Acórdão do Supremo Tribunal de Justiça
Processo:
783/11.2TBMGR.C1.S1
Nº Convencional: 1ª SECÇÃO
Relator: MOREIRA ALVES
Descritores: VENDA DE COISA DEFEITUOSA
INCÊNDIO
DEFEITOS
DEFESA DO CONSUMIDOR
ÓNUS DE ALEGAÇÃO
ÓNUS DA PROVA
PRESUNÇÕES LEGAIS
Data do Acordão: 03/20/2014
Votação: UNANIMIDADE
Texto Integral: S
Privacidade: 1
Meio Processual: REVISTA
Decisão: NEGADO PROVIMENTO
Área Temática:
DIREITO DO CONSUMO - VENDA DE BENS DE CONSUMO E SUAS GARANTIAS.
Doutrina:
- Calvão da Silva, Venda de Bens de Consumo, 4.ª edição, p. 83.
Legislação Nacional:
D.L. N.º 67/2003, DE 8-4: - ARTIGOS 2.º, N.ºS 1 E 2, ALS. A), B), C) E D), 3.º, 4.º, N.º1, 6.º, 9.º, N.º 3, AL. A), 10.º.
Legislação Comunitária:
DIRECTIVA 1999/44/CE.
Sumário :

- O A., alegando simplesmente que o veículo comprado à Ré se incendiou quando estava estacionado junto da residência, não alegou qualquer defeito de que o veículo fosse portador;

- O incêndio não é, seguramente, um defeito, uma falta de qualidade ou deficiente funcionamento, mas a consequência de um processo causal anterior;

- No âmbito do D.L. 67/2003, é ao consumidor que cabe o ónus de alegar e provar o defeito e que ele já existia no momento da entrega da coisa, embora disponha de presunções legais que facilitam tal prova;

- Tais presunções fazem apelo a conceitos abertos que terão de ser densificados através de factos concretos da vida real, que razoavelmente, de acordo com as regras da experiência comum, permitam inferir a falta de qualidade e de desempenho normal que é de esperar de bens daquela natureza;

- Por isso, provar tão somente que o veículo se incendiou quando estava estacionado, há longo tempo, junto à residência do proprietário, não contém qualquer facto concreto de onde possa deduzir-se qualquer falta de qualidade ou de desempenho, normalmente expectável, o que significa que não fica provado o facto base da presunção legal do qual a lei faz presumir à falta de conformidade;

- Se o facto base da presunção legal não fica densificado ou preenchido, a presunção não pode funcionar, e por isso, não havendo presunção, o R. não tem que a ilidir.       

Decisão Texto Integral:

No Tribunal Judicial da Comarca da Marinha Grande,
AA,

intentou a presente acção declarativa de condenação, com processo ordinário, contra
... – COMÉRCIO AUTOMÓVEL S.A.

*

Em resumo, alegou em fundamento que adquiriu à Ré a viatura automóvel de matrícula ...-HC-..., em 03.03.2010, pelo preço de 33.000,00 €, tendo para o efeito entregue um cheque no valor de e 28.000,00 € e uma viatura à qual a ré atribuiu o valor de 5.000,00 €.

No dia 06.11.2011, quando a referida viatura se encontrava estacionada, deflagrou um incêndio na mesma, em consequência do qual toda a parte da frente do motor ficou reduzido a cinzas e, onde se encontravam o radiador, compressor do ar condicionado e demais partes mecânicas, nada existe.

## Entradas extraídas
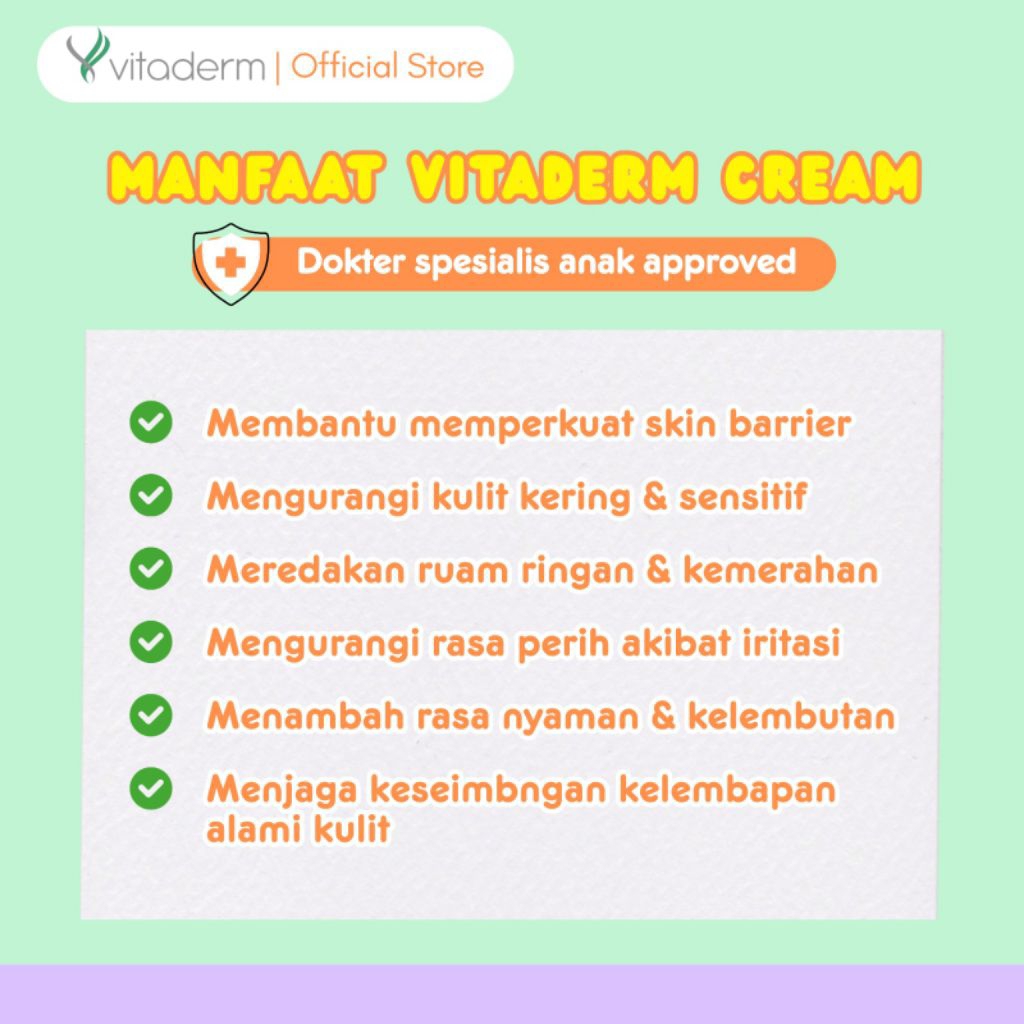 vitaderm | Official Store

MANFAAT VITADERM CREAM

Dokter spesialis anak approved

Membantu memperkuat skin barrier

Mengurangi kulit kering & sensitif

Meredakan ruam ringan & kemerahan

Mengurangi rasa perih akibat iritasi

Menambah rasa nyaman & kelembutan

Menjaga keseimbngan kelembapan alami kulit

...

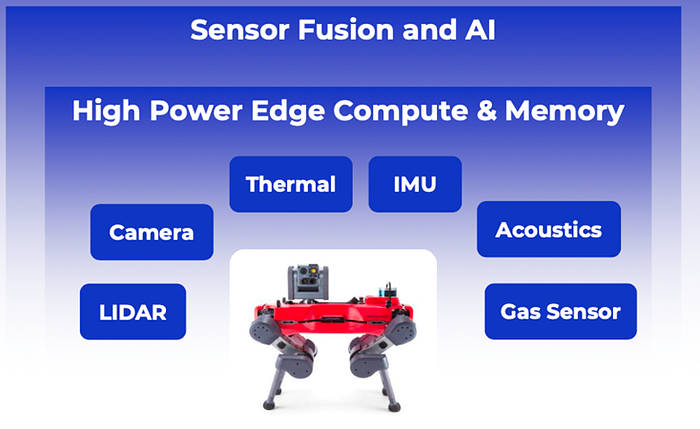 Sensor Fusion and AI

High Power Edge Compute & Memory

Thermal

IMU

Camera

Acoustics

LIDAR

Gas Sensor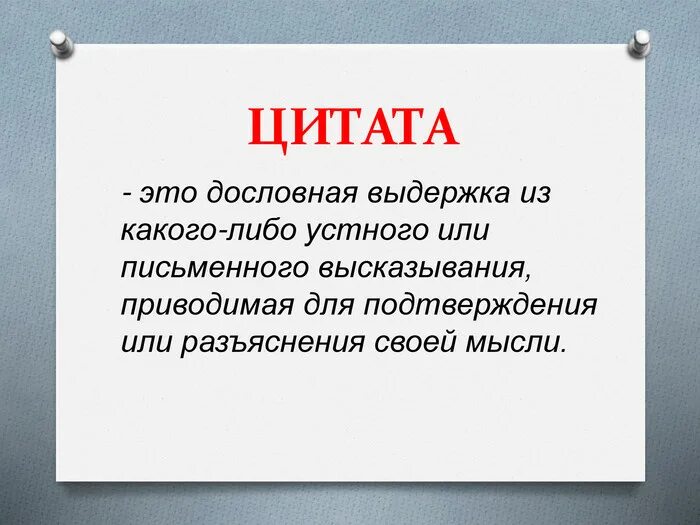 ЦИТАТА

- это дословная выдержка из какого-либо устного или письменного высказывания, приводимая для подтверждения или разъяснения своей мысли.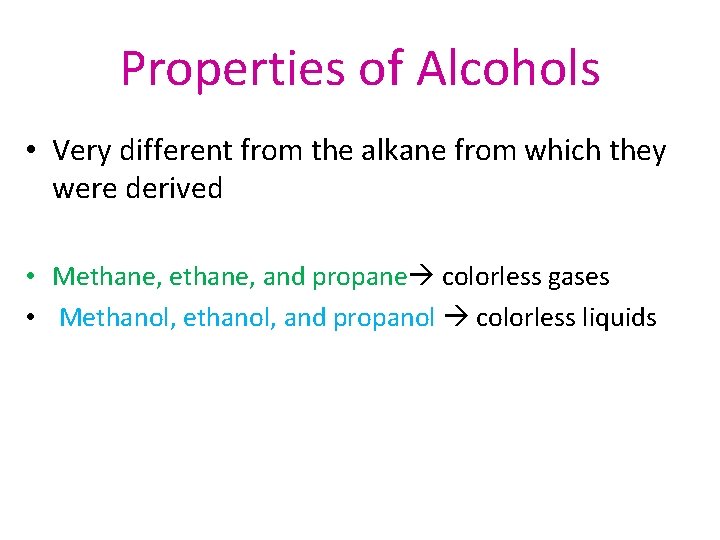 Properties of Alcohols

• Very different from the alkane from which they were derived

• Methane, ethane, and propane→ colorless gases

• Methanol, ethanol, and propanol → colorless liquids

## Tarefa a realizar 1
No acórdão sobre a venda de coisa defeituosa, qual foi o preço pelo qual o autor adquiriu a viatura à Ré?
## Tarefa a realizar 2
Por favor, prolongue o acórdão sobre a venda de coisa defeituosa a partir do ponto em que termina.

## A sua resposta 1
33.000,00 €.

## A sua resposta 2
A viatura em causa encontrava-se dentro do período da garantia conferida pela ré, mas, não obstante tal facto, a mesma recusa-se a assumir os danos decorrentes do incêndio que se traduzem na perda total da viatura.

Peticiona, na sequência, a condenação da Ré, a substituir a viatura destruída pelo incêndio por outra igual ou proceder à restituição do preço pago (33.000 €).

*

Regularmente citada, a ré apresentou a contestação de fls. 68 e ss, alegando ter vendido o veículo em causa, no dia 26.02.2010 pelo valor de apenas 28.000,00 €, nunca tendo aceite, qualquer veículo em retoma.

Na data da venda, o autor solicitou uma garantia ODL, Ocasião do Leão, a qual foi concedida pela ré e que teve o seu início após a finalização da garantia legal, ou seja, em 31.12.2010.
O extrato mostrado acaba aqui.